She roared a bit too fast into the parking lot, music blaring. Perhaps not the best way to introduce herself to a new social group, she thought, turning the music off too late to have prevented the turning of heads. Today marked a beginning and an end.

Mid-November but the the thermometer read January. Layered clothing, warm hats, gloves, wind-breaker pants. She was stepping out on an expedition with a group of folks who were mostly new acquaintances. Her love of hiking could now be fully indulged, and since Michael's death she had been logging at least thirty kilometres a week with friends who would call spontaneously and pull her out. Nothing worked better than a hike to dispel the lingering wisps of sadness. At the very least she drags her sometimes reluctant dogs every morning for a brisk two to three kilometre spree but their aging, tired bodies allow little more. Weather is never an impediment for her.
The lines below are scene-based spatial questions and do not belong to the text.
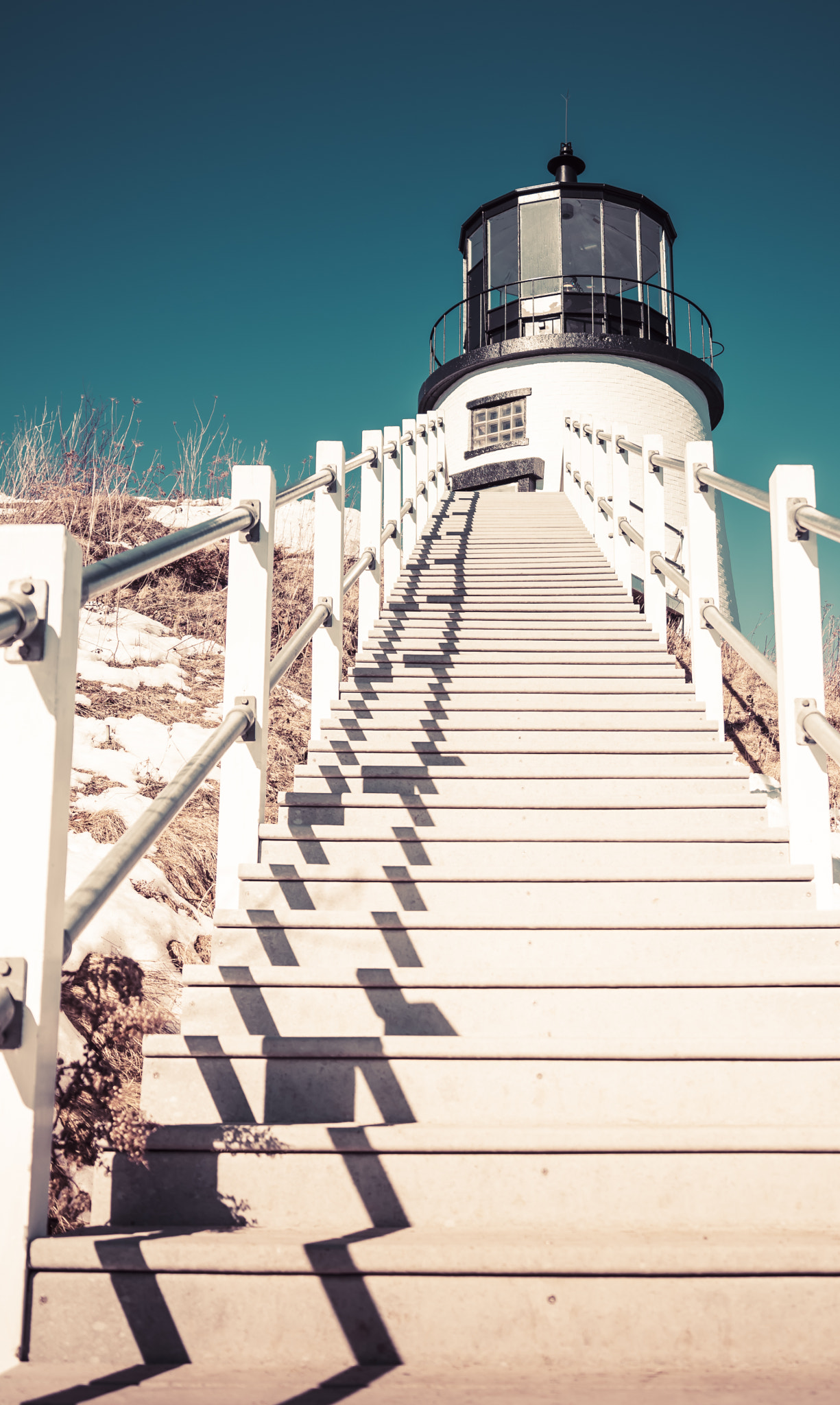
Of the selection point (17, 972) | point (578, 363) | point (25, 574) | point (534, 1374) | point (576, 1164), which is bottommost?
point (534, 1374)

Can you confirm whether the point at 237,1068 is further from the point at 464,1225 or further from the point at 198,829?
the point at 198,829

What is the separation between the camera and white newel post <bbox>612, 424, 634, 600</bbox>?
662cm

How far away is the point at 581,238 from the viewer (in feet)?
53.9

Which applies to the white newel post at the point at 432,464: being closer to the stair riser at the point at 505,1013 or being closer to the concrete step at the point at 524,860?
the concrete step at the point at 524,860

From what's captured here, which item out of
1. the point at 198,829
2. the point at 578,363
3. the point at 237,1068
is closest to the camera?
the point at 237,1068

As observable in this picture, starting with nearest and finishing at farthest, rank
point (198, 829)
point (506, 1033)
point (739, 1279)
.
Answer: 1. point (739, 1279)
2. point (506, 1033)
3. point (198, 829)

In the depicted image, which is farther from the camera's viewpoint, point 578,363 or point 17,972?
point 578,363

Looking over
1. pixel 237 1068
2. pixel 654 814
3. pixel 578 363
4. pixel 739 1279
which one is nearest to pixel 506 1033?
pixel 237 1068

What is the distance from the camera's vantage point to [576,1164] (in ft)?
6.23

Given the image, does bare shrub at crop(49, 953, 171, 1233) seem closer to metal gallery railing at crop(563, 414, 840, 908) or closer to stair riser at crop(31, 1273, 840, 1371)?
stair riser at crop(31, 1273, 840, 1371)

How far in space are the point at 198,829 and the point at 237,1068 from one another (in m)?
1.82

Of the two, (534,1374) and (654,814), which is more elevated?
(654,814)

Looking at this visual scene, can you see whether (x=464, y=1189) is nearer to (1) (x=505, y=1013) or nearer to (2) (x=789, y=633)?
(1) (x=505, y=1013)

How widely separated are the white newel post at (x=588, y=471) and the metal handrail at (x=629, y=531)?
1.58m
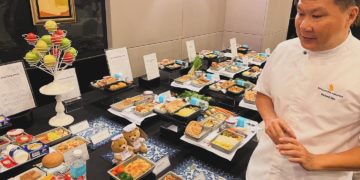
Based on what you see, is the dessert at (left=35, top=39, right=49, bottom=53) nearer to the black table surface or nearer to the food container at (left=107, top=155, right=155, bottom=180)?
the black table surface

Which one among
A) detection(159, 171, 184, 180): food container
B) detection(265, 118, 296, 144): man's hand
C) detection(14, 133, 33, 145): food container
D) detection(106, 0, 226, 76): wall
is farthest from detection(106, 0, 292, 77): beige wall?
detection(265, 118, 296, 144): man's hand

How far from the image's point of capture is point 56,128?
1630 millimetres

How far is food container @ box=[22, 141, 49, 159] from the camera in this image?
134 cm

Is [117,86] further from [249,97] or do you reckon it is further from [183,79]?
[249,97]

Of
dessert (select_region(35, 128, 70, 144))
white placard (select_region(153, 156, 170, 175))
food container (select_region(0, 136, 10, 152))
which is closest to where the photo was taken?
white placard (select_region(153, 156, 170, 175))

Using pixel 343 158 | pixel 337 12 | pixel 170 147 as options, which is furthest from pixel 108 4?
pixel 343 158

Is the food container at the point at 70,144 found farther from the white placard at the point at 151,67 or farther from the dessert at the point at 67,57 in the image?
the white placard at the point at 151,67

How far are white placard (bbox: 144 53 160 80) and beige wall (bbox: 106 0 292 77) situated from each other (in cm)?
36

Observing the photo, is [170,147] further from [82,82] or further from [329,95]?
[82,82]

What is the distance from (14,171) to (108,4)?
1.58 m

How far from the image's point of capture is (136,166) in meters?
1.27

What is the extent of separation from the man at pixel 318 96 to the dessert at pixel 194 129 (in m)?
0.50

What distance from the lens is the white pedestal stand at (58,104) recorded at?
5.46 ft

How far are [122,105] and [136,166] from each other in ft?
2.31
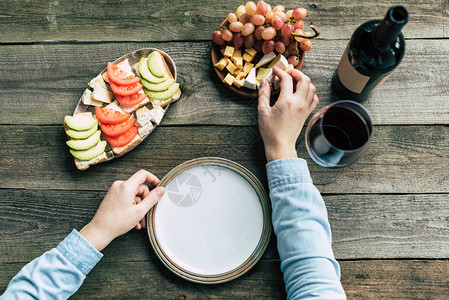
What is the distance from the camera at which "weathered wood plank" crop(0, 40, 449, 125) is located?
3.57 ft

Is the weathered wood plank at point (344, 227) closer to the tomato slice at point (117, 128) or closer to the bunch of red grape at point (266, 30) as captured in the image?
the tomato slice at point (117, 128)

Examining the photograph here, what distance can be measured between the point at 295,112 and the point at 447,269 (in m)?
0.69

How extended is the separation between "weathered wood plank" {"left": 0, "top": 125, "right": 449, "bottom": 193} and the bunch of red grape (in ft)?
Answer: 0.85

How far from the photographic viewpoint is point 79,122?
1.03 meters

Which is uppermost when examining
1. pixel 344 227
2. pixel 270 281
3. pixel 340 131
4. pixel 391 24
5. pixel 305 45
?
pixel 391 24

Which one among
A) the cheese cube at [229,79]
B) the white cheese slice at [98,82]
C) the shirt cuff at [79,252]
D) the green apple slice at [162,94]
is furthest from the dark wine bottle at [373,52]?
the shirt cuff at [79,252]

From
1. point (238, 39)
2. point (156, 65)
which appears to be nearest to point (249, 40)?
point (238, 39)

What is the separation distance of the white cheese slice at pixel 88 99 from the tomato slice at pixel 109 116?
2cm

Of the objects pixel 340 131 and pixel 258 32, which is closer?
pixel 340 131

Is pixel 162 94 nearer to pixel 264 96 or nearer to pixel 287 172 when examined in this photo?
pixel 264 96

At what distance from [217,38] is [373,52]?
0.45 m

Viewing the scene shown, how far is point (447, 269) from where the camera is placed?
1.06m

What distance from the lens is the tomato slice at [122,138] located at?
1021mm

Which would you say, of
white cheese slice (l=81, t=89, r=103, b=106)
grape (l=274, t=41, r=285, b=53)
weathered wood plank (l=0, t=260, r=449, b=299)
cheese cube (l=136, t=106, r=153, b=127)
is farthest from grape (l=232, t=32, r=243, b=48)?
weathered wood plank (l=0, t=260, r=449, b=299)
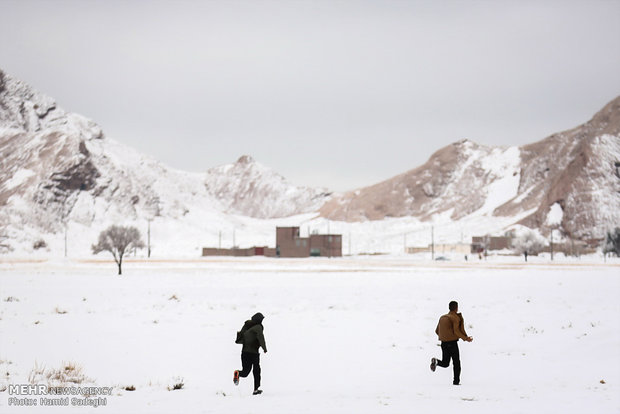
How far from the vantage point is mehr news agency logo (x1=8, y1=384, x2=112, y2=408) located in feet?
35.9

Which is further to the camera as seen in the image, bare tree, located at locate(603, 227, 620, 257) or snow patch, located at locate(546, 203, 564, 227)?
snow patch, located at locate(546, 203, 564, 227)

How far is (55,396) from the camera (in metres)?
11.5

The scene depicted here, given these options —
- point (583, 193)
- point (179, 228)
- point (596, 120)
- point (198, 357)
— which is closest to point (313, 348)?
point (198, 357)

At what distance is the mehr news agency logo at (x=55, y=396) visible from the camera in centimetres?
1094

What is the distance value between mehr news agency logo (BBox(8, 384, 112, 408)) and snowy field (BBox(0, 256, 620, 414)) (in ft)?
0.78

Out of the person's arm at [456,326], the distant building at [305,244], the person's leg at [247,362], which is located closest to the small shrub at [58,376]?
the person's leg at [247,362]

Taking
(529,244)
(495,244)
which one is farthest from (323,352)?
(495,244)

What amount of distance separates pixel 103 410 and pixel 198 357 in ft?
20.7

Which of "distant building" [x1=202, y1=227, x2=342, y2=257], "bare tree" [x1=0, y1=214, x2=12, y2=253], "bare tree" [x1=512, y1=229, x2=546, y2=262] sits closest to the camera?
"bare tree" [x1=512, y1=229, x2=546, y2=262]

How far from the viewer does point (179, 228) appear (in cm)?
19188

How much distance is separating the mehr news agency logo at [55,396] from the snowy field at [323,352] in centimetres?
24

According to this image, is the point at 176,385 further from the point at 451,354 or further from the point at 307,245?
the point at 307,245

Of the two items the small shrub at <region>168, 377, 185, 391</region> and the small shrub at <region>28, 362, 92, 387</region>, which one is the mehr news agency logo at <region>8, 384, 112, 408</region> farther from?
the small shrub at <region>168, 377, 185, 391</region>

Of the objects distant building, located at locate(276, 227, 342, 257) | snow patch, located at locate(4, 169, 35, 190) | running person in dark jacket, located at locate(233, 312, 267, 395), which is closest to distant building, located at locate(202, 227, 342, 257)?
distant building, located at locate(276, 227, 342, 257)
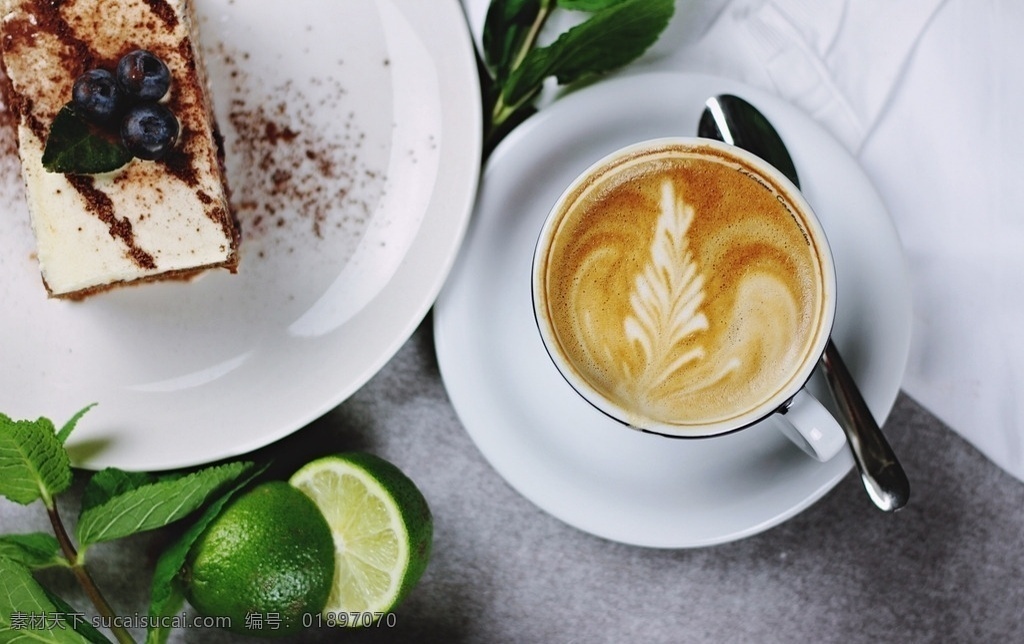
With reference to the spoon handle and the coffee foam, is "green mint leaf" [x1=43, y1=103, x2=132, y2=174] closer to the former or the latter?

The group of about thirty folks gathers weekly for an eight to ten kilometre hike on the region's vast network of trails through the Gatineau Park, her house merely minutes away from such stunning beauty. Three subgroups formed according to fitness levels. She confidently placed herself in the top group and found she had little trouble with the pace, impressed, in fact, with the overall fitness level of the sixty-plus age group. She was possibly the youngest but by no means the fittest.

She had had a plan: Three trips in two months - more travel than she has done in decades - allowed her to put life on hold for that time, to be distracted from her grief. Between journeys she concentrated mostly on estate matters but little else, except to have a policy of never turning down a social invitation. Once she got her feet on the ground after her last journey in early November, though, she had vowed to make some life decisions. Nothing huge, of course. The conventional wisdom is to do nothing rash for a year. She finds herself rattling around in her now over-large house that holds too many ghosts and sweet memories. When her children descend upon her, the house easily accommodates them, but those occasions are now rare. She will assess her needs in the spring and consider divesting herself of what now seems like a mansion. Where she might go is an unanswered question. This house needs life and love to fill it, not the empty silence that now prevails.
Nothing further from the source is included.